#### Text provided:
----------

California Wildfires Have Burned Over 2 Million Acres This Year, 25 Fires Still Active

TUESDAY, SEPTEMBER 8, 2020 AS OF 2:00 PM EDT

According to the California Department of Forestry and Fire Protection (CAL FIRE), wildfires have burned approximately 2.2 million acres this year, accounting for eight fatalities and over 3,300 damaged or destroyed structures. There are currently 25 active wildfires burning in California, with roughly 14,100 firefighters working on the frontlines across California to contain them. California will remain under a Red Flag warning today into tomorrow. 

The SCU Lightning Complex remains the largest active incident in the state of California; consuming 396,624 acres with 94 percent containment as of yesterday. CAL FIRE also listed the LNU Lightning Complex as the second-largest active incident; burning 375,209 acres with 91 percent containment as of 7:03 am Pacific Daily Time (PDT) this morning.

The Creek Fire in the Sierra National Forest, near Fresno, is the most recent active incident in the state. As of yesterday, it has consumed 78,790 acres and with 0 percent containment. CNN reported over 200 people were airlifted from the forest over the weekend due to the inferno. The fire has proven challenging to combat due to the remote terrain and hillside, and evacuations proved challenging due to the weather and smoke. Fresno County fire officials said dozens of people were still unable to leave the forest by themselves since the fire had blocked the avenues out, and people (including hikers and campers) were taking refuge in four areas.

----------

#### Dataset:
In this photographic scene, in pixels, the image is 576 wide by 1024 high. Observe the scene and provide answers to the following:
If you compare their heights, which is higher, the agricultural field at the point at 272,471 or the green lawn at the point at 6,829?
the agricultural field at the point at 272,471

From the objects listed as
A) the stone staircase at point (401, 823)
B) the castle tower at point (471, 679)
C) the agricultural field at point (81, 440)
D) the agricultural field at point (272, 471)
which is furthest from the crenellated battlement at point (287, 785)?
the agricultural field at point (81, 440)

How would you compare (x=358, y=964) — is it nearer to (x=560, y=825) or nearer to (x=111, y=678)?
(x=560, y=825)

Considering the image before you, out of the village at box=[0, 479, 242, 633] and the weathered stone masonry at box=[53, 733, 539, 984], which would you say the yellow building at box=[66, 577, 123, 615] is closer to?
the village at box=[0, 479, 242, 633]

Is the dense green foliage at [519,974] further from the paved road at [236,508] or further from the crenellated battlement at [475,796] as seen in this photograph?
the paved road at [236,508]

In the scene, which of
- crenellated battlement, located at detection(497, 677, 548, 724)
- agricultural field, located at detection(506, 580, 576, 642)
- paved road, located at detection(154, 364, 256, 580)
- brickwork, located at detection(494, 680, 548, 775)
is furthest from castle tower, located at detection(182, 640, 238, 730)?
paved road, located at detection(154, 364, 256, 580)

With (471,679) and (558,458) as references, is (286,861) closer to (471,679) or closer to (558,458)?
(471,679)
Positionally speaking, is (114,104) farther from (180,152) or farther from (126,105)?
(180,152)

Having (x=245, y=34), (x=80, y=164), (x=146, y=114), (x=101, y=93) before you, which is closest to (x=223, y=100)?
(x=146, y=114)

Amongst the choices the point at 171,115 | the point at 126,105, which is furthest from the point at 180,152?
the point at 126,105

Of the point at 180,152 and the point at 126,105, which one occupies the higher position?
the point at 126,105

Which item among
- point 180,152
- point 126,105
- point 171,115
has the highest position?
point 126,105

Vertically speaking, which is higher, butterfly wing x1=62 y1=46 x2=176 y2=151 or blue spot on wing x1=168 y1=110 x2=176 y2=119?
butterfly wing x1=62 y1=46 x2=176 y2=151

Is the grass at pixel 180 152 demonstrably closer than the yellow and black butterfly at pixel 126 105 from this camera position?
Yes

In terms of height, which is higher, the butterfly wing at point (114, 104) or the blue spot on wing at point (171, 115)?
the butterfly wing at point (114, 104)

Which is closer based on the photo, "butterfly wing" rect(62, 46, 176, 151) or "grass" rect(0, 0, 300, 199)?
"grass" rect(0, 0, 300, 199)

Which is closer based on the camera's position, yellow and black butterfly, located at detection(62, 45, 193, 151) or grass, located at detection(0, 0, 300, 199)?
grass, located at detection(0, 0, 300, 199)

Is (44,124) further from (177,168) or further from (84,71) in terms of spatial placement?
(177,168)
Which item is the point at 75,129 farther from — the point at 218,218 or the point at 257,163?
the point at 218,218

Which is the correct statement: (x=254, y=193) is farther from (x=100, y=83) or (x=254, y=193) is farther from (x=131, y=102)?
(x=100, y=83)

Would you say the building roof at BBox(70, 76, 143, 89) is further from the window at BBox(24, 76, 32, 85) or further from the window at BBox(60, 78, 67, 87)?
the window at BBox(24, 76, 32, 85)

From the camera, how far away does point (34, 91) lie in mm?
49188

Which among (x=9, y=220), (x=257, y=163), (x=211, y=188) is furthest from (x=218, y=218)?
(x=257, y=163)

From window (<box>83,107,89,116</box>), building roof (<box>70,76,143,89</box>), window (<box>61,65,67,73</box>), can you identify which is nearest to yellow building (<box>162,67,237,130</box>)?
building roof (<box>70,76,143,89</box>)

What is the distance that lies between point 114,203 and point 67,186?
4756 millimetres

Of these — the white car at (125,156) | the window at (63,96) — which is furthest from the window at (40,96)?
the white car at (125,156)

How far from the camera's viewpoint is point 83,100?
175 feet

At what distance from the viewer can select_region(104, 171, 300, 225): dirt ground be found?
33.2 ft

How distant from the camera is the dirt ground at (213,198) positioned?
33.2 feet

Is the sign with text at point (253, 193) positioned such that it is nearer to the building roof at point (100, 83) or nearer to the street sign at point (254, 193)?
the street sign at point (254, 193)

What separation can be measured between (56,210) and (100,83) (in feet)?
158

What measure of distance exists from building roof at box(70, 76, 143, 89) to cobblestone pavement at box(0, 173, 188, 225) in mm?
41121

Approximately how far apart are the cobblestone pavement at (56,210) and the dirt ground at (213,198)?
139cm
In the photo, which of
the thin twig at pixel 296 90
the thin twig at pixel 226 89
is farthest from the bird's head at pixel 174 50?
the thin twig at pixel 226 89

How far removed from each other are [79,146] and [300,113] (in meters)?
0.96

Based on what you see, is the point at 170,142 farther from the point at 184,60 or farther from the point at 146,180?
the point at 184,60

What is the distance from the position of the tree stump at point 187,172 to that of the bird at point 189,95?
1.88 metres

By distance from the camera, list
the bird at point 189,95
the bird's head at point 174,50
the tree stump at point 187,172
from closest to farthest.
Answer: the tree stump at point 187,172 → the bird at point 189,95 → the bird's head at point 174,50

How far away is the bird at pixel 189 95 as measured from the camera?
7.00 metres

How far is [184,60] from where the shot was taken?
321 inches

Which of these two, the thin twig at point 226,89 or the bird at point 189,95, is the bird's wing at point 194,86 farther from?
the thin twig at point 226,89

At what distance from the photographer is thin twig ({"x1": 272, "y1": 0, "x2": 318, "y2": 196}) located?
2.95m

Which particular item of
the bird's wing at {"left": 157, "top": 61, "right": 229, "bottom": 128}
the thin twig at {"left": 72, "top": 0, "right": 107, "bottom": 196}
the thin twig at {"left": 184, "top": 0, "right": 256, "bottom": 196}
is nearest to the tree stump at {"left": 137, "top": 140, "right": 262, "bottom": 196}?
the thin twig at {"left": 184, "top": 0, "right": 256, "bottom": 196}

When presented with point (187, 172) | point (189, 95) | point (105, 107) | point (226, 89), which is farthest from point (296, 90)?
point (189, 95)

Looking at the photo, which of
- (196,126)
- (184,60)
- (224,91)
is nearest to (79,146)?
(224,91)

----------

#### To-do list:
**A)** Rewrite the wildfire report starting at "According to the" and ending at "(PDT) this morning.", changing "Red Flag warning" to "fire weather warning".
**B)** According to the wildfire report, how many firefighters are working on the frontlines across California?

#### Answers below:
**A)**
According to the California Department of Forestry and Fire Protection (CAL FIRE), wildfires have burned approximately 2.2 million acres this year, accounting for eight fatalities and over 3,300 damaged or destroyed structures. There are currently 25 active wildfires burning in California, with roughly 14,100 firefighters working on the frontlines across California to contain them. California will remain under a fire weather warning today into tomorrow. 

The SCU Lightning Complex remains the largest active incident in the state of California; consuming 396,624 acres with 94 percent containment as of yesterday. CAL FIRE also listed the LNU Lightning Complex as the second-largest active incident; burning 375,209 acres with 91 percent containment as of 7:03 am Pacific Daily Time (PDT) this morning.

**B)** Roughly 14,100